Similar issues can be found in the R&B categories. Some of the genre’s biggest stars, who helped keep it relevant and interesting throughout the year, were completely ignored. That was the case for Summer Walker, who seemed a shoe-in for ‘Best New Artist’, Kehlani, Kiana Ledé, JoJo, Brandy, and many more. It’s great that Jhené Aiko, H.E.R., and Jacob Collier all got mentions in the main category, but it shows a lack of perspective to exclude these artists — all-female, interestingly enough — who are shaping the present and future of R&B.

Other disappointing snubs spread throughout the 80+ categories include The ChicksGaslighter, the group’s best work and first in 14 years, Rina Sawayama not scoring in ‘Best New Artist’ after releasing one of the most fresh pop albums of the year and proving to be one of the most interesting stars of the scene, FKA Twigs‘ beautifully heartbreaking Magdalene failing to be acknowledged at all in the same manner as Jessie Ware‘s groovy What’s Your Pleasure?. On the opposite, it was quite encouraging to see BTS finally getting recognized, Phoebe Bridgers and Fiona Apple standing side-by-side after dropping albums greatly embraced by critics and fans alike, Kaytranada shining with 3 nominations, Arca earning a first with the mind-blowing KiCk i and Poppy becoming the first female solo artist to be nominated at ‘Best Metal Performance.’

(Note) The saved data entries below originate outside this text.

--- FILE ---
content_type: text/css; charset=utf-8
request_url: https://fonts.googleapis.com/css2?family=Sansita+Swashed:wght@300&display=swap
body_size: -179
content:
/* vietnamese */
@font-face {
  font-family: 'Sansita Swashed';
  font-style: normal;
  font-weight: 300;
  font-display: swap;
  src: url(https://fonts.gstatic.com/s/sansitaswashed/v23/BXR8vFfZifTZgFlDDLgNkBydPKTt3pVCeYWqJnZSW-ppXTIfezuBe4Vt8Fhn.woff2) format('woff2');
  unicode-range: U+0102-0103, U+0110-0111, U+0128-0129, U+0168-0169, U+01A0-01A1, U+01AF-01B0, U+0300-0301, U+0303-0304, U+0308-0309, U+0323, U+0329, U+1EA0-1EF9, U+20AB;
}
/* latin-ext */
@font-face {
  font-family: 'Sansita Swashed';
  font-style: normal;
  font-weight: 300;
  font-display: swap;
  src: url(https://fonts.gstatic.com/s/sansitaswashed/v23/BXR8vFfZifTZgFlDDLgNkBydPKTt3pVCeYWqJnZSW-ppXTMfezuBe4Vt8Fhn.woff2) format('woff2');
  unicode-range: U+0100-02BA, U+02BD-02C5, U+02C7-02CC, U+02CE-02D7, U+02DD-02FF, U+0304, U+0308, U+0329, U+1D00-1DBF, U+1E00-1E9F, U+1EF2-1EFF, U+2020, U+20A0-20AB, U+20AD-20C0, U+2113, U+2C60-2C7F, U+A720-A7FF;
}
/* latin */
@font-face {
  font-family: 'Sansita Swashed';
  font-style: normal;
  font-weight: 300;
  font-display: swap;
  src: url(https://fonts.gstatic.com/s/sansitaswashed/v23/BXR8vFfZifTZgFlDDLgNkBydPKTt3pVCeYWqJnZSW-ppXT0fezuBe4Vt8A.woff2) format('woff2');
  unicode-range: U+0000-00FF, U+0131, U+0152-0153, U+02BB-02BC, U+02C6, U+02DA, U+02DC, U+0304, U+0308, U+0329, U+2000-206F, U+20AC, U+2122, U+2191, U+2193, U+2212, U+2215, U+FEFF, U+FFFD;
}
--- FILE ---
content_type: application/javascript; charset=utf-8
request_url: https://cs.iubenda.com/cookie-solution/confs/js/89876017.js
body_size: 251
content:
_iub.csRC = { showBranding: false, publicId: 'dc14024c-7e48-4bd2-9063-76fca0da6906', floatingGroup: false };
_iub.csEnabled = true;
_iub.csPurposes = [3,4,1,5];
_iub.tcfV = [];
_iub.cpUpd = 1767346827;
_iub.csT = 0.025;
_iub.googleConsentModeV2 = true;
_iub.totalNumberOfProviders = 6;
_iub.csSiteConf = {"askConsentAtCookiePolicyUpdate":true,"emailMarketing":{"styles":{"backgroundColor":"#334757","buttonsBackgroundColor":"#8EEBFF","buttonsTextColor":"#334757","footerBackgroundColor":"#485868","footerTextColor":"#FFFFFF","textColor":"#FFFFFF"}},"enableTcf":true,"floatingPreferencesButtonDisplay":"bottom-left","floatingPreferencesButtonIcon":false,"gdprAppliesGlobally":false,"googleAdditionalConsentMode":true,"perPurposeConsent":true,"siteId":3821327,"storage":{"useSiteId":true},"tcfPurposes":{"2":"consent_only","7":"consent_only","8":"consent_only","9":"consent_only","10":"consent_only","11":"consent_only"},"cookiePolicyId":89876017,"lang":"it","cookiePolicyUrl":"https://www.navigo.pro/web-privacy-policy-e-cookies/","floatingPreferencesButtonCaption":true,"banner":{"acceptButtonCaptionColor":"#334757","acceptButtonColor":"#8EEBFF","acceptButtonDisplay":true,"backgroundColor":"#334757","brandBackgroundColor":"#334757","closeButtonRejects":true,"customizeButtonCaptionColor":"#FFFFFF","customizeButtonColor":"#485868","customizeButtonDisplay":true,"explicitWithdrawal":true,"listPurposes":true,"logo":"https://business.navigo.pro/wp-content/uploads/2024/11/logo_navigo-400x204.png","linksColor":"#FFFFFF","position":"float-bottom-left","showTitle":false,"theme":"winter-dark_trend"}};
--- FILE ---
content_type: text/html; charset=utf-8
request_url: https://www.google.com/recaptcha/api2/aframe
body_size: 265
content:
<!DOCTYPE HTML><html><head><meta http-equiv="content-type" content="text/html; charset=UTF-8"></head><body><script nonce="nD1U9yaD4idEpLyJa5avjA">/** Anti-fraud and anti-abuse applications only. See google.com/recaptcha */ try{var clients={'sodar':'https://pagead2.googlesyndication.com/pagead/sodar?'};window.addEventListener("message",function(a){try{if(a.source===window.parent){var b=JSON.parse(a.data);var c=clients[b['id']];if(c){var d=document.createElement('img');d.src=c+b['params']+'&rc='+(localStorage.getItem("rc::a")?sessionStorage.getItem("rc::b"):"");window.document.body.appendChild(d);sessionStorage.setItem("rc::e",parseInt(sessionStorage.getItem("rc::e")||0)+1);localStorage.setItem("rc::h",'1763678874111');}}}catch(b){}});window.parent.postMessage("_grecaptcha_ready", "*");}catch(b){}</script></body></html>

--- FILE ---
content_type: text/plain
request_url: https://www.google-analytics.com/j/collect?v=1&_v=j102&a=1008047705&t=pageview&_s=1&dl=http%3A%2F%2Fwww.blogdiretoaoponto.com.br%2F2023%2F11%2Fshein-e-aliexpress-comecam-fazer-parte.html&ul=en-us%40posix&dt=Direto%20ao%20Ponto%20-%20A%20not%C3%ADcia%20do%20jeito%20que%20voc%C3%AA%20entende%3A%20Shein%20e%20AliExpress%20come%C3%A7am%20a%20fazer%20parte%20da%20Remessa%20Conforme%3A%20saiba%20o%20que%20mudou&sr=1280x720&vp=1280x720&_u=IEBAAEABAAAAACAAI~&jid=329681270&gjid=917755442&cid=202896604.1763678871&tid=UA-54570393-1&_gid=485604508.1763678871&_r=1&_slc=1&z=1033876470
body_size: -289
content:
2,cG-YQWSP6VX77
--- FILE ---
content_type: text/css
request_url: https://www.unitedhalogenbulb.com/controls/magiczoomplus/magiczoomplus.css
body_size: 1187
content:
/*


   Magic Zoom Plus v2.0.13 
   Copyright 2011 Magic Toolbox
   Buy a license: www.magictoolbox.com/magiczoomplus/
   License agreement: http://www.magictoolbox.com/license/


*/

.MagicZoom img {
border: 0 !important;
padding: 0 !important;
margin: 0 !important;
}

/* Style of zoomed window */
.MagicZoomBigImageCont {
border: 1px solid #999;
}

Those who have witnessed the evolution of the Grammy Awards can rightfully say that they usually strive to make a balance between giving the spotlight to critically-acclaimed and commercially-successful projects and artists — and expecting something radically different from their nominations would be of bad judgement. Whether it was achieved this year is debatable, as we have noticed crucial parts of both sides of the spectrum are missing while some of the ones that perfectly meet the criteria have been honored. It’s clear, however, that there’s a lack of cohesion in the decisions that have been made throughout all the categories, which explains exactly why so many eyebrows were raised after the nominations were announced. Some of the competitions are now more unclear than ever, even in the general field, which will definitely make for an interesting ceremony when the 63rd Grammy Awards are handed out on January 31st, 2021.